What does a world with AI look like in 2030? What does your daily life look like in 2030?
Today’s commentary comes in two parts. In the first part, I will describe what it might feel like to live with that technology. In the second part, my colleague
will provide the data and the underlying directionality that reinforces the description that I lay out. Hannah’s part 2 will be sent to you on Wednesday.Enjoy!
An extension of your will
By 2030, artificial intelligence has moved far beyond the prompt-and-response dance of its adolescence. It’s now the era of agentic AI: autonomous tool-using systems that understand, and even anticipate, you.
These AI’s won’t just respond to prompts – although they will do that too – they are working in the background acting on your behalf, pursuing your goals with independence and competence.
Your main interface to the world will, as it is today, be a device; a smartphone or whatever replaces it. It will host your personal AI agent, not a stripped-down thing with limited capabilities of knowledge. It’s a sophisticated model, more capable than GPT-4 is today. It’ll run locally and privately, so all your core interactions are yours and yours alone. It will be a digital Chief of Staff, an extension of your will, with a separate initiative.
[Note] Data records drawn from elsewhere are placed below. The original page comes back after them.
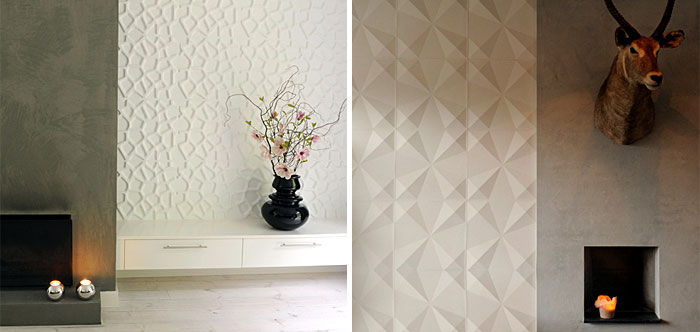 Eco Friendly 3D Wall Panels eco friendly wall art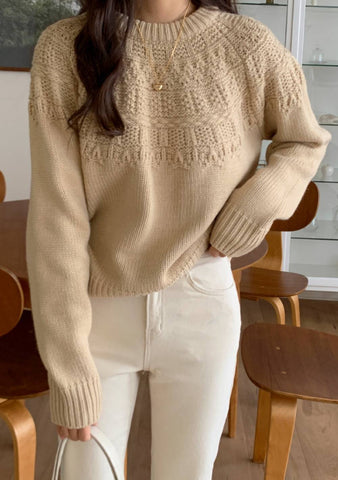 Planet Of Nice Hearts Knit Sweater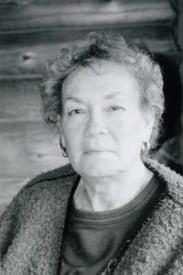 Fernande Scullion Morin  30 décembre 2020 avis de deces  NecroCanada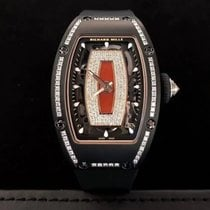 Richard Mille RM 07 Ceramic 45.66mm Transparent No numerals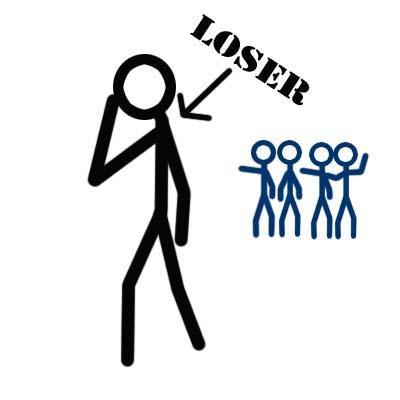 Loser1.JPG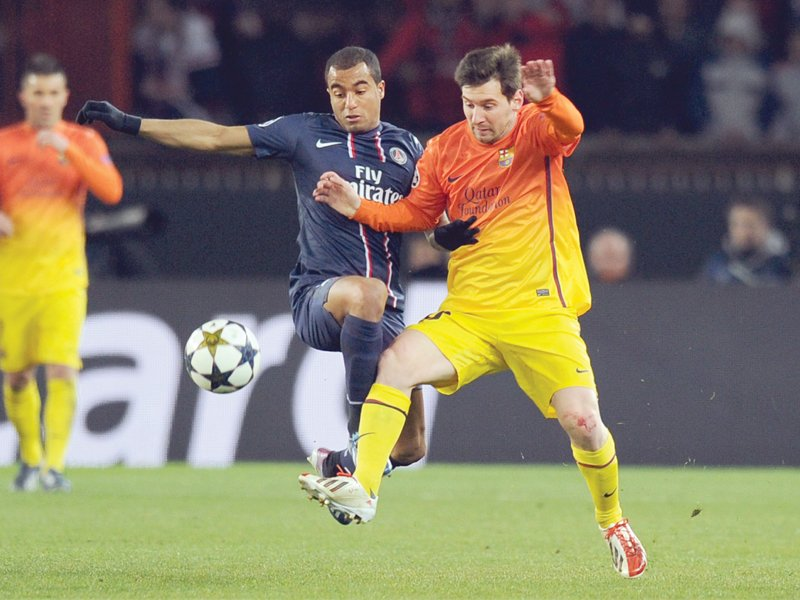 barcelona are looking forward to messi s return who is recovering from a hamstring strain picked up in paris photo afp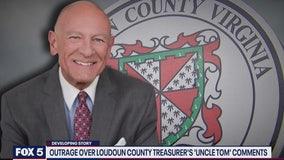Calls for Loudoun County treasurer to resign after racially insensitive Facebook post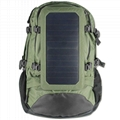 SUTUNG Green Solar Backpabk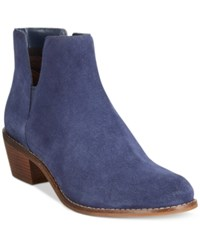 Cole Haan Abbot Ankle Booties Women's Shoes Blazer Blue Suede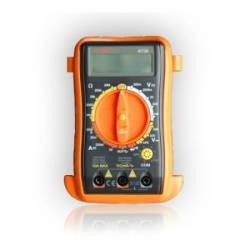 Multimetru digital Kemot KT-30 Aparate de masura si control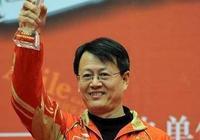 如何看待國乒老教練吳敬平欲往德國卻被拒簽了?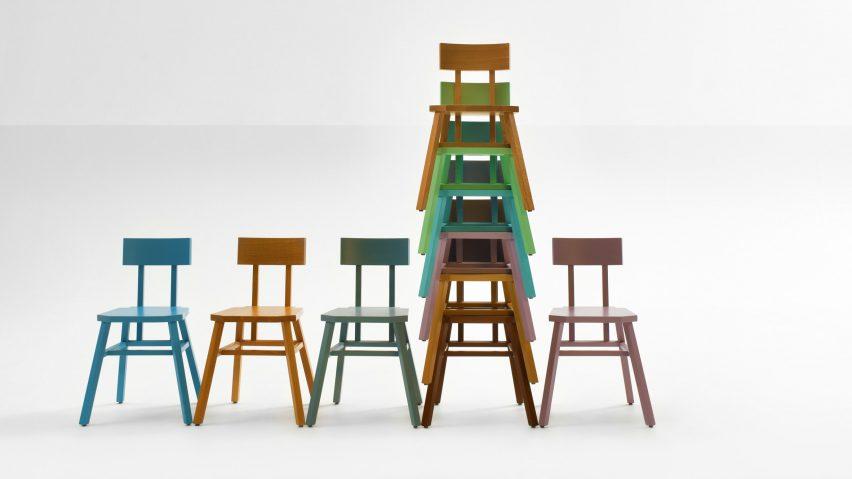 AVL Spider Chair by Joep van Lieshout for Lensvelt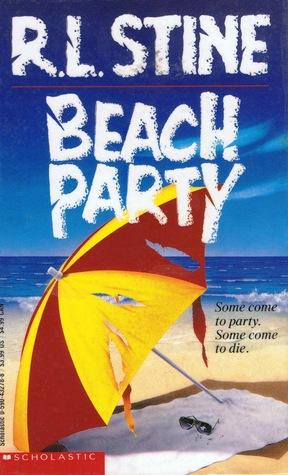 Beach Party by R.L. Stine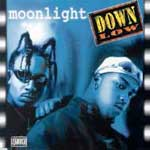 Down Low - Moonlight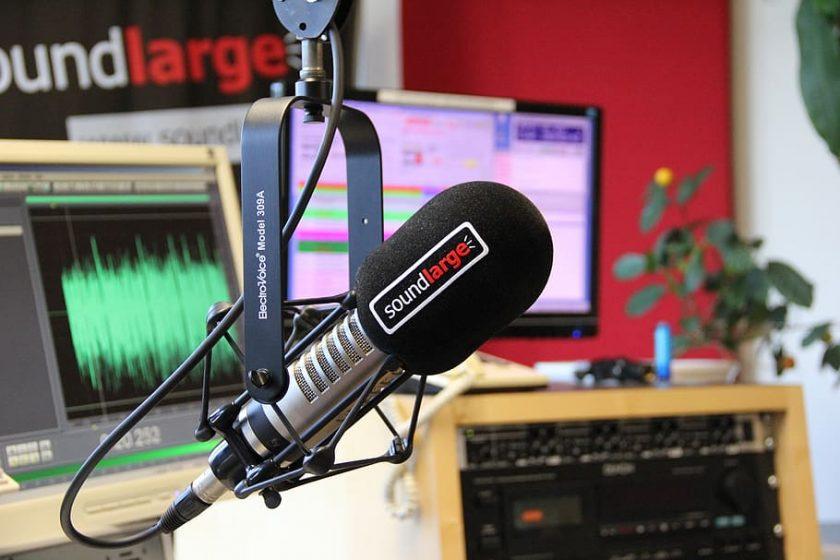 Pub radio : Solution rapide pour le succès de votre business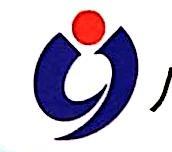 广西简约科技有限公司 最新采购和商业信息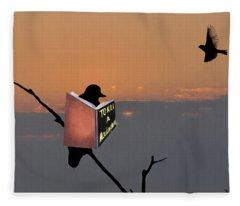 To Kill A Mockingbird Fleece Blanket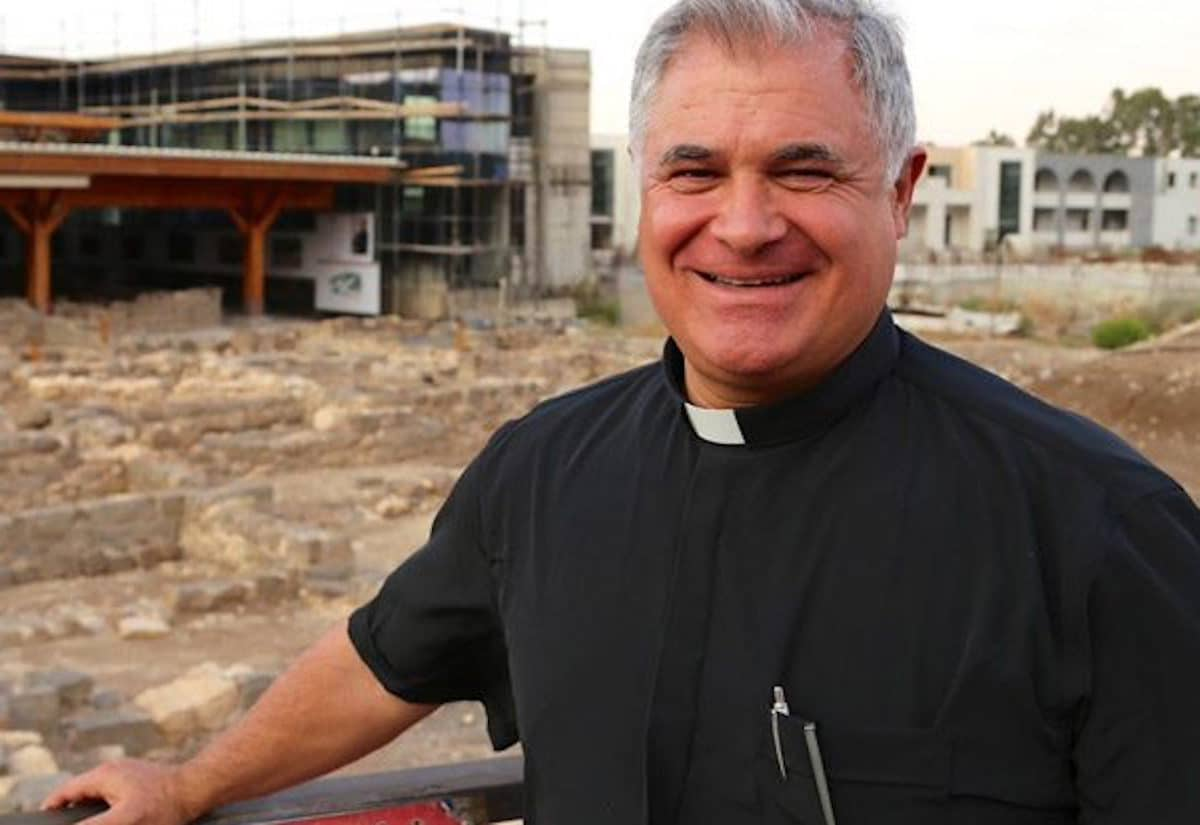 El padre Juan Solana. Foto: Proyecto Magdala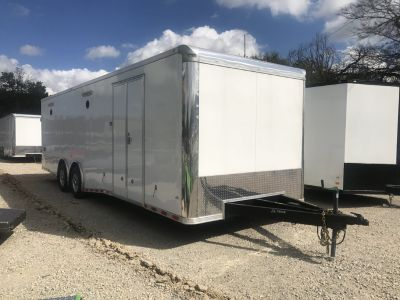 2018 COVERED WAGON 8.5 X 28 TANDEM AXLE ENCLOSED TRAILER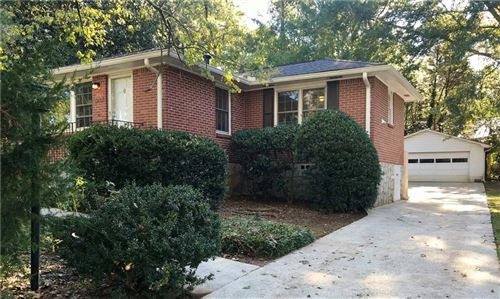 Photo of 2967 Hollywood Drive, Decatur, GA 30033 (MLS # 6805254)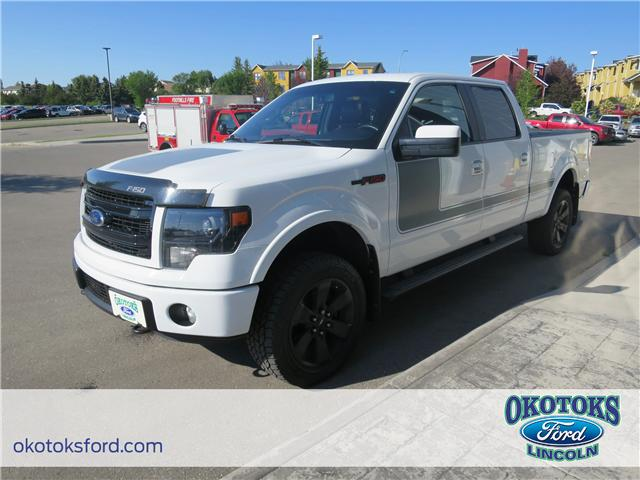 2013 Ford F-150 FX4 (Stk: JK-1035H) in Okotoks - Image 1 of 21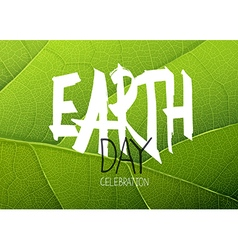 Happy Earth Day Poster Green leaf texture vector image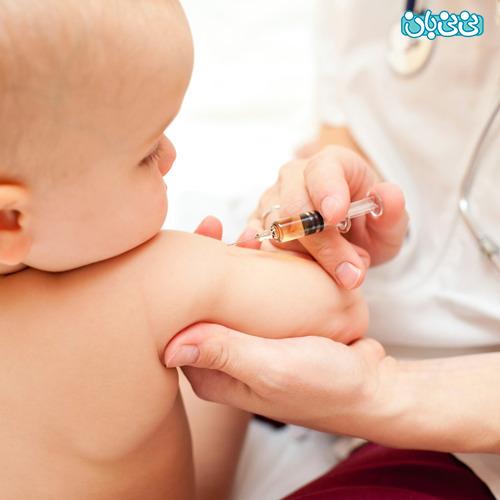 واکسن مننژیت نوزاد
In Alan Kay’s visionary Knowledge Navigator video from 1987, we saw an early, eerily prescient depiction of an AI-powered assistant: a personable digital agent helping a university professor manage his day. It converses naturally, juggles scheduling conflicts, surfaces relevant academic research, and even initiates a video call with a colleague — all through a touchscreen interface with a calm, competent virtual presence.
Kay’s agent is really not much more than today’s ChatGPT with an ambient voice mode. Of all the ten or so capabilities the Knowledge Navigator describes, we can probably build all of them with a motivated development team in a matter of weeks.
But in five years, we’ll go further.
Your agent should be capable of proactive problem-solving. The irritating package delivery that needs rescheduling? You merely express the intent: “This is a pain point for me, deal with it.”